- **Page text**
Random handshakes — Sybil attack protection mechanism for a digital identity system

porobov · July 23, 2019, 8:38am

This is an a candidate anti-Sybil mechanism for digital identity sytem Upala. It withstands phone camera hacks, bot-net spamming and realistic dolls spamming. The goal is to make sure that nobody is able to register multiple accounts within the system. In other words, one person - one ID.

In short

Every user has a global and a local reputation. Local means geographically local.

Users earn local reputation when they meet each other in person in random pairs defined by the system. Users confirm they see a real person with the right ID photo. Face recognition algorithm detects sibyls. Twins have to prove that they are both real.

Global reputation is calculated by “routing” local user reputation from a small city to the global level. Two cities establish a connection when their citizens travel. The more travelers the more the bandwidth of the connection. When reputation is transferred through a connection it loses some points, depending on the connection bandwidth. Thus global reputation is smaller than the local.

Local reputation

Users meet each other in the real world in pseudo-random pairs defined by the system. If both users confirm personhood, they both gain reputation score. Otherwise, they lose points. Their previous contacts also lose or gain points depending on the result of the current handshake.

- **Records provided**
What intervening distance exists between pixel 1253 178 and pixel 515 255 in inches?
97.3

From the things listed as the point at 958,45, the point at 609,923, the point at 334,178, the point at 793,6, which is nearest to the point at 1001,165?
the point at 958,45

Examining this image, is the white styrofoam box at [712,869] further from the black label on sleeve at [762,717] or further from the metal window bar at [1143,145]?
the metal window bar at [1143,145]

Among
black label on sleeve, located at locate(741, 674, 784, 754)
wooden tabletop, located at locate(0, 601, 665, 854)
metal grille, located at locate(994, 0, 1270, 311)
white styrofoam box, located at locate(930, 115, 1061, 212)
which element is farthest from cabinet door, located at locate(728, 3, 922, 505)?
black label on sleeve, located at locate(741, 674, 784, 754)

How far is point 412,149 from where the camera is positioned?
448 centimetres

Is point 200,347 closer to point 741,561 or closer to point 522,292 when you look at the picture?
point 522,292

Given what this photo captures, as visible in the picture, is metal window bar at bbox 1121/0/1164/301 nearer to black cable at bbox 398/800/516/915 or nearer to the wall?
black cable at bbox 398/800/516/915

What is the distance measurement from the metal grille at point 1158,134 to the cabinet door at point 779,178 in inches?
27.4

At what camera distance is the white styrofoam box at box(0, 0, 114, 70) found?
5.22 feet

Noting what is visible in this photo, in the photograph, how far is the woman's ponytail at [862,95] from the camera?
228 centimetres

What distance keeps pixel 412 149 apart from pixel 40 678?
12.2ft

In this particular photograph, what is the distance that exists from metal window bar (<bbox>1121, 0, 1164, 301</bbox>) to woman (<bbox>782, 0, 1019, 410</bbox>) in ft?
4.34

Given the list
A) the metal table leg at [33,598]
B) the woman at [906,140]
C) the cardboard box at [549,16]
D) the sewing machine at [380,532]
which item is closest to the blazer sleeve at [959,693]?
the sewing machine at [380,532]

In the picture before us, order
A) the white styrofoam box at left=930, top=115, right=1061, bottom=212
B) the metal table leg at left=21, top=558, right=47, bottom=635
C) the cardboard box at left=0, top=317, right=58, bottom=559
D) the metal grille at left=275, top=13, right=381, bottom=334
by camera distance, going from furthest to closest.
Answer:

- **Directive 1**
Copy out the entries word for word, beginning with the line containing "Given the list" and going through the last line of the entries.
- **Directive 2**
Carry the write-up on random handshakes for Sybil protection forward from its final sentence.

- **Answer 1**
Given the list
A) the metal table leg at [33,598]
B) the woman at [906,140]
C) the cardboard box at [549,16]
D) the sewing machine at [380,532]
which item is closest to the blazer sleeve at [959,693]?
the sewing machine at [380,532]

In the picture before us, order
A) the white styrofoam box at left=930, top=115, right=1061, bottom=212
B) the metal table leg at left=21, top=558, right=47, bottom=635
C) the cardboard box at left=0, top=317, right=58, bottom=559
D) the metal grille at left=275, top=13, right=381, bottom=334
by camera distance, going from furthest to closest.
Answer:

- **Answer 2**
Registration

To sign up a new user:

Make a small registration deposit (it is returned after personhood is confirmed — explained further).
Take a selfie with the Upala app. This is your ID photo.

Random local handshake

Every user has a reputation balance. It can be positive or negative. Reputation may be earned only from other users. Users have to meet each other in person to gain a reputation. Pairs of users are assigned pseudo-randomly by the system.

The protocol:

Announce that you are available for a meeting. The system finds a random user nearby (IDs are not visible).
Agree on system-proposed time (last chance to disagree with no punishment). After the time is chosen the system selects a random nearby location for a meeting. It is now your responsibility to show up.
Meet the other person and confirm: there is a real person, the person is acting at their own will, the person’s ID photo is correct. Alternatively: take a picture with your phone and let face-recognition nodes deal with the matching.

Successful handshake brings points to both users. Rejection subtracts points from both.

Reputation propagation

Once the reputation score is received by a user the system selects a number of their contacts (pseudorandomly) and propagates reputation to them.

If the user gets an approval, those who approved them earlier receive points and those who rejected lose. And vice versa. If a user gets a rejection, those who approved them get a rejection, those who rejected get approval.

Accepting a handshake is like having a share of that user in your reputation portfolio. You don’t want a bot in your portfolio, because you’ll be receiving negative scores from it. But you’d better not reject real people because those who approve them will bring you negative scores.

The system stimulates to approve as many non-malicious people as possible. It also stimulates a user to register early (the earlier — the more reputation you can get).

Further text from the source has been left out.